État d’urgence vs. urgence d’informer
Le gouvernement français a décrété l’état d’urgence en novembre 2015 afin de lutter contre le terrorisme. Il est toujours difficile d’évaluer l’efficacité d’une telle mesure…
On peut juste dire que l’état d’urgence n’a pas empêché que des actes barbares et sanguinaires se produisent sur le territoire français, et qu’il a profondément perturbé les actions militantes : assignation à résidence, interdiction de manifester, perquisition chez des personnes qui n’ont rien à voir avec le terrorisme mais connues pour leurs positions contestataires. La perquisition d’une ferme bio en Dordogne, par exemple, laisse songeur sur les vrais motifs de cet arsenal législatif.
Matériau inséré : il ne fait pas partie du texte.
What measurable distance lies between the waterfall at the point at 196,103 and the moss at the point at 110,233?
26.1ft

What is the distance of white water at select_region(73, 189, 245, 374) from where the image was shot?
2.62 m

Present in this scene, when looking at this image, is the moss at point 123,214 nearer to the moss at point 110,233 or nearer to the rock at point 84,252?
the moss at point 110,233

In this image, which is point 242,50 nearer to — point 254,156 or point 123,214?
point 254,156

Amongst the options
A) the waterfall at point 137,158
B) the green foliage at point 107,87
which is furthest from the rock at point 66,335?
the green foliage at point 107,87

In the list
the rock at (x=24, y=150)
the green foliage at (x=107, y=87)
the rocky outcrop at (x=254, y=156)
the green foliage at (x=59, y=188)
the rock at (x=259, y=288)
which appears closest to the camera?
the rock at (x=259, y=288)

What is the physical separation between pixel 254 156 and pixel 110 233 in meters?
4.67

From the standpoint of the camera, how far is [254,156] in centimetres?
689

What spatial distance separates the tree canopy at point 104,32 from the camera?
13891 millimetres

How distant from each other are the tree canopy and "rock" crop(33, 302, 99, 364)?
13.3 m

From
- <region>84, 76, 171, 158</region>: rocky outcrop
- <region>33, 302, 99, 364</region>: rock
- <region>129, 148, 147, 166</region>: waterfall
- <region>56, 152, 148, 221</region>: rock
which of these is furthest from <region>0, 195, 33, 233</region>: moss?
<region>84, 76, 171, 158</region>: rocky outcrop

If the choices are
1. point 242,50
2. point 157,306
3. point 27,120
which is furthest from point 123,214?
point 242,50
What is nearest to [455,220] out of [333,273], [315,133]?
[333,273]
On a vu comment Vigipirate s’est installé, institutionnalisé… L’état d’urgence ne va-t-il pas suivre le même chemin ?
En mai 2016 déjà, Amnesty International dénonçait « la pérennisation d’un régime aux conséquences extrêmement lourdes pour les droits humains ». Avec le énième renouvellement de cette situation dramatique en juillet 2016, on peut légitimement se demander si l’état d’urgence ne va pas se transformer progressivement en état policier. La peur de la violence aveugle des partisans de Daech et la violence légale présentée comme un remède rendent toute action de désobéissance civile illisible.
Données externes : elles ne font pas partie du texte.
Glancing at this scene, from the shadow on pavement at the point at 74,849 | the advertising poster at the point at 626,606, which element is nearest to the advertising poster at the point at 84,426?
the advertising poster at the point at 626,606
Lors de l’occupation pacifique d’une usine de Monsanto à Trèbes, en juillet 2016, la Préfecture s’est permise de juger cette action « irrespectueuse » en période de deuil national. Les Faucheurs Volontaires n’ont pas voulu entrer dans ce jeu-là et ont répondu que « c’est en solidarité avec toutes les victimes de violences, de haine et d’injustice en France et ailleurs dans le monde que nous sommes là pour dénoncer les crimes commis par un système, un système dont Monsanto est un acteur essentiel qu’il est urgent d’arrêter ! ».
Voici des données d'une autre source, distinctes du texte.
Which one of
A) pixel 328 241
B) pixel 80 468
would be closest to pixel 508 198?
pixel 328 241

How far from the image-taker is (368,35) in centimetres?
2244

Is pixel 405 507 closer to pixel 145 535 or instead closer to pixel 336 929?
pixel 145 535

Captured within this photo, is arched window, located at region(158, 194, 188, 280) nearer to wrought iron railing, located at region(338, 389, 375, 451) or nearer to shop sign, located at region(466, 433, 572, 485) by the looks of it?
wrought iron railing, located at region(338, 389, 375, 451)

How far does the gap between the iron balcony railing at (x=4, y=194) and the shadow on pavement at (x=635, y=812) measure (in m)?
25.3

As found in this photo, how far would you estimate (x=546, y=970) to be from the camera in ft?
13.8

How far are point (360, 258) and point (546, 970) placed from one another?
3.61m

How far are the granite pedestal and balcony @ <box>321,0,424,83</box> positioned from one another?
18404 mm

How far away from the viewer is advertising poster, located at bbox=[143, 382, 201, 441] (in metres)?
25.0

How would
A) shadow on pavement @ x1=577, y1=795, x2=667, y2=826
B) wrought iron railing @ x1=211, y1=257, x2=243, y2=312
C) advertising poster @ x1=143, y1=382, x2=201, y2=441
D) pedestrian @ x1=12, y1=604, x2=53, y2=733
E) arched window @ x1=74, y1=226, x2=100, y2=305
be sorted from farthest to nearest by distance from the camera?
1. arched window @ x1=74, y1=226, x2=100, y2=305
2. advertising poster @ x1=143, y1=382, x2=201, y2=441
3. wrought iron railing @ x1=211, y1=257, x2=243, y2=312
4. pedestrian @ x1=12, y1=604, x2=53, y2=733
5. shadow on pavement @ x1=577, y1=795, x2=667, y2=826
Nous, en tant que journalistes, il nous faut dénoncer les dérapages de la violence légale, montrer que la légalité et la légitimité ne sont pas toujours dans le même camp, qu’il est urgent de continuer d’exprimer ses opinions, et de pouvoir le faire sans crainte d’une expulsion ou d’une arrestation rendues faciles avec cet état d’urgence.